Cod & Chips; Tuna & Sweetcorn and Salmon and Cucumber sandwiches – Just STOP!

Of course, as humans in a developed nation – we can eat whatever we choose; but should we be a little more picky?

As consumers, we can demand whatever we want from retailers and manufacturers without donning placards, signing a 10,000 people petition or starting any riots.

How? you may ask – How else can you get people to listen to your opinions?

It’s called: Your Choice.

By choosing to buy a certain product, we are also choosing to leave something else behind – and it is what is left behind that forces retailers and manufacturers make big changes.

If 40,000 people all chose not to eat cod this week – there would be plenty of it left on the shelves of shops or in the fridges or restaurants. And this means that they probably won’t order any more of it for a while.

It also means that they are selling out of all the other fish products that you are buying, and so need to buy more of those to suit your needs.

Basically, your shopping choices can help to make big changes – and save threatened species.

Cod, Tuna and Salmon:
Of course you can still chose to eat any of these threatened species if they are available for sale when you eat out on holiday, but it is interesting to know a bit about what makes them so attractive to fishermen.

Firstly, they are big and live in shaols or behave in a way which makes them easy to catch; and due to their size and tasty flesh, they make more money per fish than the same weight of sardines (tuna can weigh up to 200kg and are mostly muscle – but the same weight of sardines would be riddled with bones and guts – even if they are still just as tasty).

The only downside here is that the reason they get so big is because they live for so long – and living a long time generally means that they reach sexual maturity later in life. Ultimately, if we catch more adults than can be replaced by reproduction then we have a serious problem.

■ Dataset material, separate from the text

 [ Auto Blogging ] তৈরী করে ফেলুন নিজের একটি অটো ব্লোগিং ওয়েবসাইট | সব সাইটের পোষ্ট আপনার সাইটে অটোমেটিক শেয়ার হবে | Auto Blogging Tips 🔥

A second downside to these ‘higher’ fish, is that they are predatory fish and so have to eat lots of other smaller fishes to get so big themselves. And as happened with Tuna recently, they can accumulate very high levels of toxin (a little bit from each of the smaller fish they ate over the years) and can actually became dangerous to humans if ingested.

The Answer?
We need to do the opposite to what we do now.

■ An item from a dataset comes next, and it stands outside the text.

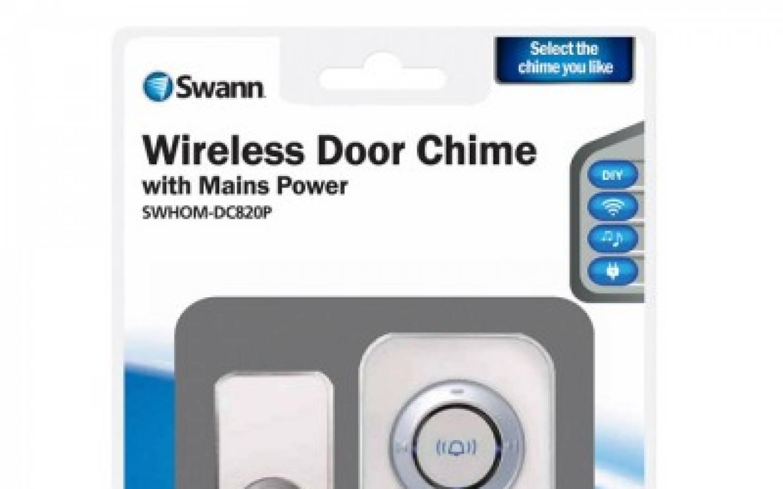 SWANN Timbre de puerta inalámbrico con red de alimentación SWHOM-DC820P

By aiming to eat all those little tiny fish we could not only help the larger fish numbers to recover, but we could also eat more sustainably and more healthily!

Smaller fish like herring, kippers and sardines reproduce very fast – so catching the adults doesn’t affect the number of young still in the water; and as they are not predatory fish, they will not accumulate high levels of toxins and heavy metals through their feeding habits.

And, as they are not normally caught by the big trawlers (who want to save all the space on their ships for the larger species), these fish can be caught by more sustainable and small scale fishermen making the most of the oceans along our coasts without affecting fish stocks.